Passage for review —

The government accepted forty days of BP’s disinformation, letting BP control and destroy what very well may be a crime scene.”

The prospect has begun to emerge of yet another president, at yet another podium, with carefully orchestrated optics and assertions as vapid as the attempts to stop the hemorrhaging from BP’s stab wound in the heart of Mother Earth, of the federal government in full collusion with BP. The successive failed attempts seem to be intended more for show than in earnest, and the application of dispersants seems intended more to keep the crude out of sight than anything else. And then there is the legal matter of attempting to report the facts being subject to a felony offense.

Given Lisa Jackson’s statement about a month into the disaster “that EPA reserves the right to halt the usage of sub-surface dispersant if we conclude that at any time, the impact to the environment outweighs the benefit of dispersing oil,” it is likely that when the time comes for heads to roll to provide political cover for a besieged president, Administrator Jackson will find herself in the same sacrifice zone I encountered at EPA for her failure to take decisive action against BP (whether this was under the direction of her supervisors or not).

Exercise objective —
From the passage on BP and the EPA, extract the words starting at "The prospect has" and ending with "a felony offense.", copied without any change.

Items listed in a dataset
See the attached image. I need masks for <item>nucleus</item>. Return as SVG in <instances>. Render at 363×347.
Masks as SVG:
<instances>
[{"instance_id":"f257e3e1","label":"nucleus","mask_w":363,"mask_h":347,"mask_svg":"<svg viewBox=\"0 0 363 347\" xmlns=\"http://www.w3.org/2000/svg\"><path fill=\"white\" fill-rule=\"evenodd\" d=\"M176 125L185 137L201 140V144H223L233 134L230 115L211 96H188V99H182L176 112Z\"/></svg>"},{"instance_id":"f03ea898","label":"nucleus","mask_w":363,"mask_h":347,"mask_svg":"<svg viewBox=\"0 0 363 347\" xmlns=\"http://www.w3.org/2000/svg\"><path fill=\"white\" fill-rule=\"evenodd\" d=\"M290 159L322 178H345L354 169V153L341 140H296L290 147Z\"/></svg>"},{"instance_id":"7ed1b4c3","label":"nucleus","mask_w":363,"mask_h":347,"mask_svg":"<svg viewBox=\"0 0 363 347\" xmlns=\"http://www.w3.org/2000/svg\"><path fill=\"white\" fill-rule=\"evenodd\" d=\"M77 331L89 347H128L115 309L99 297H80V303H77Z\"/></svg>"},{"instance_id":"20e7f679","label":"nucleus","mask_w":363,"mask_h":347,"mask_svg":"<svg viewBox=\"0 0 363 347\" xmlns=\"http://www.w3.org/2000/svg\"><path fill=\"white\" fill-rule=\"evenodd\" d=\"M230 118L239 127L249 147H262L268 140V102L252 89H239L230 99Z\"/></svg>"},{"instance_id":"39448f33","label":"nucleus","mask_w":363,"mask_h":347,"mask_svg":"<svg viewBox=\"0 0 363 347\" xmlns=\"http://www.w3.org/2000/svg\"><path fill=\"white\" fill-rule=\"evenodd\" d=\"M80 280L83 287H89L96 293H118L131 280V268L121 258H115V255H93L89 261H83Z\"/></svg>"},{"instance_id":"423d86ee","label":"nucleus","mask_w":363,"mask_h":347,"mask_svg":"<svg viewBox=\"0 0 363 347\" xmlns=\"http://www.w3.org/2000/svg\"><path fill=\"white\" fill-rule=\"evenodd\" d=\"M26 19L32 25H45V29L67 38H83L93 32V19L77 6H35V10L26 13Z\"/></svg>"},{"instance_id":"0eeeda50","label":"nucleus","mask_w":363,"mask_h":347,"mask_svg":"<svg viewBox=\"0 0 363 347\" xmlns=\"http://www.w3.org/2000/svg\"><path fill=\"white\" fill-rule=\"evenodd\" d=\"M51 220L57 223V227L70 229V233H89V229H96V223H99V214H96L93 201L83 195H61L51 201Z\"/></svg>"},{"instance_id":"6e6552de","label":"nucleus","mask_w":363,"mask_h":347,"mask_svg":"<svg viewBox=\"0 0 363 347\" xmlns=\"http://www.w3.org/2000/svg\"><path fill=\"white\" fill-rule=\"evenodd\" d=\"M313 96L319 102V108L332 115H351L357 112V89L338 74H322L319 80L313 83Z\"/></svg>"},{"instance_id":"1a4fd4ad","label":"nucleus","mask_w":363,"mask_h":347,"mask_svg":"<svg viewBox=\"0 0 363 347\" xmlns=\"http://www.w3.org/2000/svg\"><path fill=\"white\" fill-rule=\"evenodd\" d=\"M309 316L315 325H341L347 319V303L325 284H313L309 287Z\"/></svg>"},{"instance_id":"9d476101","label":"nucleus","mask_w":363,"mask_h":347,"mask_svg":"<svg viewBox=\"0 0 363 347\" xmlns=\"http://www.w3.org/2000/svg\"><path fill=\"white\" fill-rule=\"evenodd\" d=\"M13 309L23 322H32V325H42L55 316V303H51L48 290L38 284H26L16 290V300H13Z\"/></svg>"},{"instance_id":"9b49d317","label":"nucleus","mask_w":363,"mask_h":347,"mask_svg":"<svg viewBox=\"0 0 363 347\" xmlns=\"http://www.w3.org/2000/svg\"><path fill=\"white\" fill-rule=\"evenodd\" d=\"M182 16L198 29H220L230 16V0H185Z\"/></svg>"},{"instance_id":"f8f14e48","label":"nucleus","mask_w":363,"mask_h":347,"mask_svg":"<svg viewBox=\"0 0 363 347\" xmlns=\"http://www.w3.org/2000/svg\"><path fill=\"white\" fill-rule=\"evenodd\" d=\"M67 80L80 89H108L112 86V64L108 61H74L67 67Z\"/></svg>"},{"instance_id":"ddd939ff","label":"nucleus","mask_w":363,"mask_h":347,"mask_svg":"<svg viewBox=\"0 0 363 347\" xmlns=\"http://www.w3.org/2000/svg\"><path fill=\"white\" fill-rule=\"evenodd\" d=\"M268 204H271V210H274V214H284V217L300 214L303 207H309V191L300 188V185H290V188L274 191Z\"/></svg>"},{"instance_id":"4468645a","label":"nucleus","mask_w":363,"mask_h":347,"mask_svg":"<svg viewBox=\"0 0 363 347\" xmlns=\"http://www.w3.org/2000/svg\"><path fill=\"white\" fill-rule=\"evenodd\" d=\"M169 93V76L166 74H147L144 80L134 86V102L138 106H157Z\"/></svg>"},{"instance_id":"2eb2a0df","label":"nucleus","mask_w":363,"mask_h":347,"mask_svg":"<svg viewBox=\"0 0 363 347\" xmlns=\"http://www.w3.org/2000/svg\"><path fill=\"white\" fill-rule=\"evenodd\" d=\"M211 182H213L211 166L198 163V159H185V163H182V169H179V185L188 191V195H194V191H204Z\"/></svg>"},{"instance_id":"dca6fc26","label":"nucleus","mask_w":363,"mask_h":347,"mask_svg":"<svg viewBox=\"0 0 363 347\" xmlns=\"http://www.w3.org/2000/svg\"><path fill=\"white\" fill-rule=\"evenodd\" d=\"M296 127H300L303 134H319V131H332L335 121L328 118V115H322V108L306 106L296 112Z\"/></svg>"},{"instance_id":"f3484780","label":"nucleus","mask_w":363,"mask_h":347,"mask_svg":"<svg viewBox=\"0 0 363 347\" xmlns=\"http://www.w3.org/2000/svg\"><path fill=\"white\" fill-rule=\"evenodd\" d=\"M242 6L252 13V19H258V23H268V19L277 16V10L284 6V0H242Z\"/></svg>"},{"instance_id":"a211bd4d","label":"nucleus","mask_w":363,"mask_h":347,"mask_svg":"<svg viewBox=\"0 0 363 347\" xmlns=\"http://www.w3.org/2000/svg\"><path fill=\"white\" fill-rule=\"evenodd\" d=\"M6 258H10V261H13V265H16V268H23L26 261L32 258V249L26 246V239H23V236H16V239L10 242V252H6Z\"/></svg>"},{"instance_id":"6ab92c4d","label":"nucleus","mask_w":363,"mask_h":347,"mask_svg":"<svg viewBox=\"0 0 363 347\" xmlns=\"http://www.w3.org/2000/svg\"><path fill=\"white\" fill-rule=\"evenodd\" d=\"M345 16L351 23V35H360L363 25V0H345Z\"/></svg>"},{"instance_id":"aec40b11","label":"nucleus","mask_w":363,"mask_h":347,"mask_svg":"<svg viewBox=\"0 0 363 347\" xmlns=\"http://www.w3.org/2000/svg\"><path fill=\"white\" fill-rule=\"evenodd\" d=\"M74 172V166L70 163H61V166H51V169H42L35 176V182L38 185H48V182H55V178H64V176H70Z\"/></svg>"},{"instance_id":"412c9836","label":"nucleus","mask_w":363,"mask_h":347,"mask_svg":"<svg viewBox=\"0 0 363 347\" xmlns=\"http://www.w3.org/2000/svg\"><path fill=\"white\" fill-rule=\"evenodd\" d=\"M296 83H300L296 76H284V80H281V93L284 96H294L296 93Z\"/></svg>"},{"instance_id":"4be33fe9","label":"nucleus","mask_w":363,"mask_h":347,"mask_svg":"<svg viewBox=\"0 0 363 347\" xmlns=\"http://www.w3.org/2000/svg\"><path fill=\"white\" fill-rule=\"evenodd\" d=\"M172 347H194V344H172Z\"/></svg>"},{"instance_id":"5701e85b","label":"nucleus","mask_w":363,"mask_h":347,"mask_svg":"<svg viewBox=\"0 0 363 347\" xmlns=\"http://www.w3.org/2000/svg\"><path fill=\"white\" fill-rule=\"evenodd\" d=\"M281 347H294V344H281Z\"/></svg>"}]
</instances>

Output of the exercise —
The prospect has begun to emerge of yet another president, at yet another podium, with carefully orchestrated optics and assertions as vapid as the attempts to stop the hemorrhaging from BP’s stab wound in the heart of Mother Earth, of the federal government in full collusion with BP. The successive failed attempts seem to be intended more for show than in earnest, and the application of dispersants seems intended more to keep the crude out of sight than anything else. And then there is the legal matter of attempting to report the facts being subject to a felony offense.